▶ _Page text_

The event was attended by approximately 1,100 people.

The opening bout was a singles match between Jason and Mikey Whipwreck in the culmination of their feud. Whipwreck won the match by pinfall following a FrankenMikey.

The second bout was a singles match between Hack Meyers and Ron Simmons. Simmons won the bout by pinfall following a spinebuster. Following the match, Simmons challenged 911, who came to the ring and chokeslammed him twice.

The third bout was a "Generation X gauntlet match" pitting Tommy Dreamer against Raven's Nest (Raven, Stevie Richards, Johnny Hotbody, and Tony Stetson). The match saw the members of Raven's Nest handcuffed at ringside, with Dreamer to face all four men in succession. Dreamer first faced Stetson, pinning him following a DDT. He then faced Hotbody, pinning him following another DDT. While Dreamer was wrestling Richards, Terry Funk came to the ring and severed Raven's handcuffs using a bolt cutter. After Dreamer pinned Richards following an enzuigiri, Raven sucker punched him using the broken handcuff, then pinned him following an Evenflow DDT. Following the match, Raven handcuffed Dreamer and gave him a chair shot.

The fourth bout saw ECW World Television Champion Dean Malenko defend his title against 2 Cold Scorpio. During the match, Malenko was attacked by Taz, who was scheduled to face him in a three-way tag team elimination match the following month at Three Way Dance. 2 Cold Scorpio went on to defeat Malenko by pinfall using a roll-up to become the new ECW World Television Champion.

The fifth bout was a strap match between former tag team partners Axl Rotten and Ian Rotten in a continuation of their feud that had begun in January 1995 after they were forced to separate as a stipulation of losing to the Pitbulls. Axl Rotten won the match by pinfall.

The sixth bout was a tag team match between the Pitbulls and the Public Enemy. The Public Enemy won the match when Rocco Rock pinned Pitbull #2 using a victory roll.

▶ _Dataset entries_
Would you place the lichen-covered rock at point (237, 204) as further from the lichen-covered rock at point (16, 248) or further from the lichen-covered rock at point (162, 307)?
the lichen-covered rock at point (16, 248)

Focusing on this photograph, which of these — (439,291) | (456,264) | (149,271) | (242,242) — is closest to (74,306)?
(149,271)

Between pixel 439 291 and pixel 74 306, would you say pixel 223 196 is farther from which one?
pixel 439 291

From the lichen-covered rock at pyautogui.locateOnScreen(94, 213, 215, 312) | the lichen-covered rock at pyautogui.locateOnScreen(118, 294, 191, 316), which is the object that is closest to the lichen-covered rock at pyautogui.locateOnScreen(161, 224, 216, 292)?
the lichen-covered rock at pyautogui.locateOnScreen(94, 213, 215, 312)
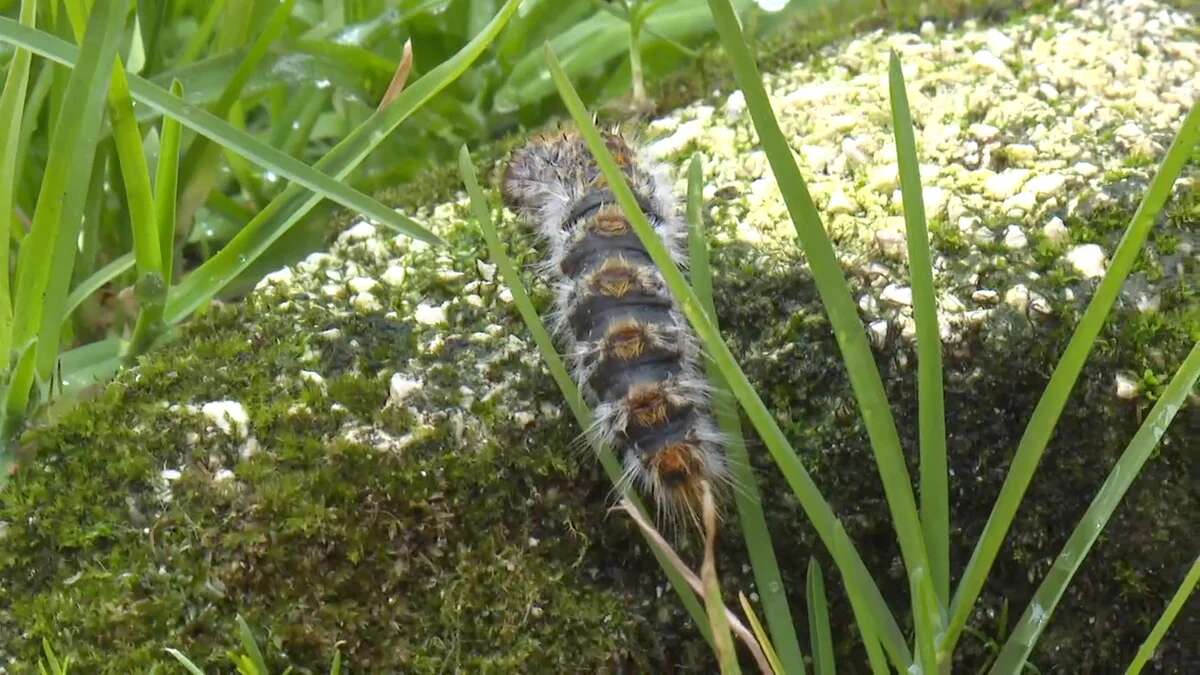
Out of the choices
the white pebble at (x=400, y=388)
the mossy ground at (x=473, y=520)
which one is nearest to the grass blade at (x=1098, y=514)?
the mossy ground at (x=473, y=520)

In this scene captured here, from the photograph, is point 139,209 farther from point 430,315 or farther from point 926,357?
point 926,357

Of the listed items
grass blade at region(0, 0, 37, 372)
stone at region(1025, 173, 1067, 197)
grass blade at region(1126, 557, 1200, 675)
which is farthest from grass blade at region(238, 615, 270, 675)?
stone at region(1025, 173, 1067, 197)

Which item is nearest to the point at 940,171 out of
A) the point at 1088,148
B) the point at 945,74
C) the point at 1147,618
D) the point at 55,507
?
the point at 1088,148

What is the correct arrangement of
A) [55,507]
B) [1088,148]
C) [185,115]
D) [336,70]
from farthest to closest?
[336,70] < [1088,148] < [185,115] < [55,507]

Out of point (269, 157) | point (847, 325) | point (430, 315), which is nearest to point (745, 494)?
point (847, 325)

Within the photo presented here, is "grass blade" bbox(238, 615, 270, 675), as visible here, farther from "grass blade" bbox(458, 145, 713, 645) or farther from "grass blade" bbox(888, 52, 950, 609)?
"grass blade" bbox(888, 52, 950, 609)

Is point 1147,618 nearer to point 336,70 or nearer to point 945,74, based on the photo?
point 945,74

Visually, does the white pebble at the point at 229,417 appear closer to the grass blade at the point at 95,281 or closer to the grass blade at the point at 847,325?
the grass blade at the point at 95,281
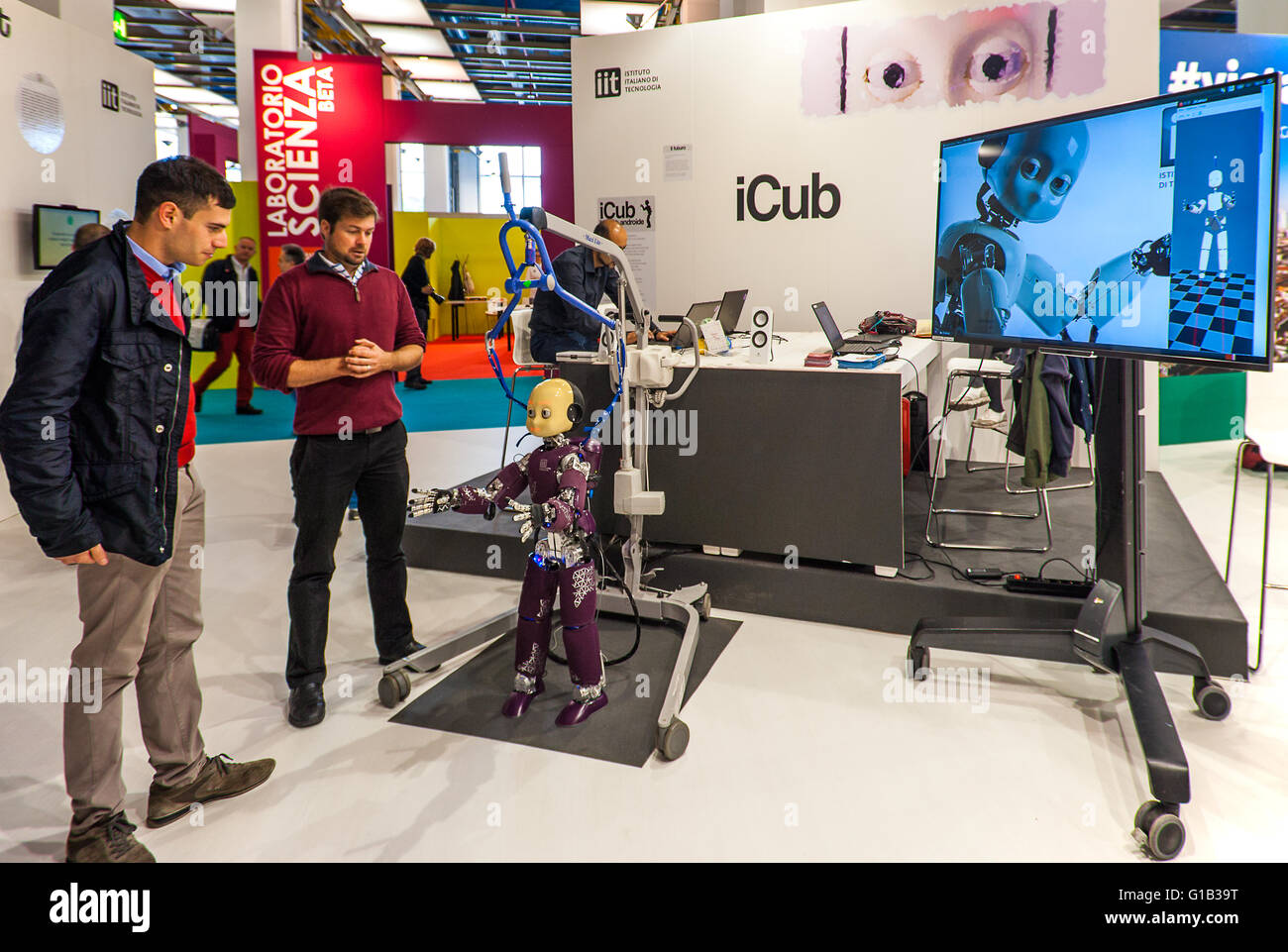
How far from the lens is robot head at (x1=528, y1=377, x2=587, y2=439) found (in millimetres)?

▶ _Apply what you read_
[A] According to the event summary, how did 2 Cold Scorpio defeat Dean Malenko?
[B] Reproduce verbatim the part of the event summary between "The opening bout" and "following a FrankenMikey.", inclusive.
The lines are not needed for the tasks.

▶ _Answers to the tasks_
[A] He defeated Malenko by pinfall using a roll-up.

[B]
The opening bout was a singles match between Jason and Mikey Whipwreck in the culmination of their feud. Whipwreck won the match by pinfall following a FrankenMikey.